Groaned like a man in a tragic indie film.
Typed one more time:
Hi. I saw the video. Pretty sure that’s the most glamorous exorcism I’ve ever been part of. I’m flattered. Devastated. Slightly aroused. Mostly just… yeah. I deserved it.
But I’m still thinking about you.
I stared at the message.
Didn’t send it.
Instead, I got up. Walked over to the drawer I kept meaning to organise and didn’t.
Found the sketch.
She’d signed it — a little loopy “S” in the bottom corner, like she wasn’t sure if she was allowed to claim it.
It was me. But not Ruin-me. Not the polished frontman version. Just a guy sitting on a bunk with a stitched-up side and too much in his eyes.
She’d seen that. And drawn it anyway.
My fingers brushed the edge of the paper like it might tell me something new.
And that was the worst part.
She didn’t even know she’d wrecked me. She was out there burning sage and laughing with her people and posting ritual cleanses like I was a ghost she’d already laid to rest.

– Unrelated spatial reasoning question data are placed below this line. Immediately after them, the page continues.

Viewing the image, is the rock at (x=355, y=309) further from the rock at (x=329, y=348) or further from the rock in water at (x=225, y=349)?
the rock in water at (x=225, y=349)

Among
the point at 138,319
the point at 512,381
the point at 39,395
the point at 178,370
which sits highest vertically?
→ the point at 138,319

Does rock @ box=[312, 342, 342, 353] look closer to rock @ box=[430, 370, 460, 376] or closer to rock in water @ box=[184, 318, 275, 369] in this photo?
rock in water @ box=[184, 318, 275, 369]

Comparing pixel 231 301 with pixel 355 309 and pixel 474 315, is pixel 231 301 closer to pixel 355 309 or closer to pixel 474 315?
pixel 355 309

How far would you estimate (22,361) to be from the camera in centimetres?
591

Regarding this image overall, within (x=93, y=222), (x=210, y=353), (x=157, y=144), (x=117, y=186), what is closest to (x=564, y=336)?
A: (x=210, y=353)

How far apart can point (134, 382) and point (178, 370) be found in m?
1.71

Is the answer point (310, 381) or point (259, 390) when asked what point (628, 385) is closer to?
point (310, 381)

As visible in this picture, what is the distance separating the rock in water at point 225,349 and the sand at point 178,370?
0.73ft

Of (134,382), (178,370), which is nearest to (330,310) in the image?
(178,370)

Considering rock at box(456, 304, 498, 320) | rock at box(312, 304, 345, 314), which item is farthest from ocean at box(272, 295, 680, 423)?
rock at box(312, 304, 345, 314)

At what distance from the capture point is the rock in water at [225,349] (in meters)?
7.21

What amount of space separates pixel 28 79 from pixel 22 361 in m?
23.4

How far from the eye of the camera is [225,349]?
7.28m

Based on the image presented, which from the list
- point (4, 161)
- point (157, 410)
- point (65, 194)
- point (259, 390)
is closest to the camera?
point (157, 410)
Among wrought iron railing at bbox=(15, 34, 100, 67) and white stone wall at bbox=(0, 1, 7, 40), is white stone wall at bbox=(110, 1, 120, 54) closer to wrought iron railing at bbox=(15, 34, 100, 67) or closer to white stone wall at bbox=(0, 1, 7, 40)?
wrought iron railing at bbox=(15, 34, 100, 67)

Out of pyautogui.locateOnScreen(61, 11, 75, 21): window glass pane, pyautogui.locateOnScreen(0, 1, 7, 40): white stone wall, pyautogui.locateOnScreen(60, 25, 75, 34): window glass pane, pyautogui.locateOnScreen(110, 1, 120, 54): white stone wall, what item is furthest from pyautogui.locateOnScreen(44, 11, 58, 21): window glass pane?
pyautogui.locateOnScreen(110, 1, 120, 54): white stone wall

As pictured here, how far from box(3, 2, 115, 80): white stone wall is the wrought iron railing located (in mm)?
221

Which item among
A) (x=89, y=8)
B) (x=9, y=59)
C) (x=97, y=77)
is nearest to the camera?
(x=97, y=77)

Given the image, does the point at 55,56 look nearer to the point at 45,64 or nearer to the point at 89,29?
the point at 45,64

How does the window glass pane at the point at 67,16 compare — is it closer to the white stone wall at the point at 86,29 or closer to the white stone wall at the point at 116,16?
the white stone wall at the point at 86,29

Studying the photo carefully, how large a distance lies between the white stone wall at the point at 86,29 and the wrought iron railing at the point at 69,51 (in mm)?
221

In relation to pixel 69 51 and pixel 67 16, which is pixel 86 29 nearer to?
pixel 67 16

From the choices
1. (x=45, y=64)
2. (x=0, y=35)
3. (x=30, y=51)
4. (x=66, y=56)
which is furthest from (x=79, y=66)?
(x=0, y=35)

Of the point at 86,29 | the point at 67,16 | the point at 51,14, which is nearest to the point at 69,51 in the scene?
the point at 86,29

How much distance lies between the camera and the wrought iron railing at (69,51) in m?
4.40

I wanted to be okay with that.
I wasn’t.
I put the sketch down gently.
Picked up my phone.
Looked at the stupid message.
Didn’t sent it.
And then, as if the paper could see me doing it, I flipped the sketch over so it was face down, and headed out into the night.
I should’ve felt better.
London nights always had that edge – neon slick on wet pavement, the hum of taxis, the pull of a thousand doors I could walk through and forget myself for a while.
And yeah, forgetting was the plan.
She was still in my head. Sage smoke. Laughing like she’d shaken off something heavy. And me, lying there like a glitching program watching it on loop.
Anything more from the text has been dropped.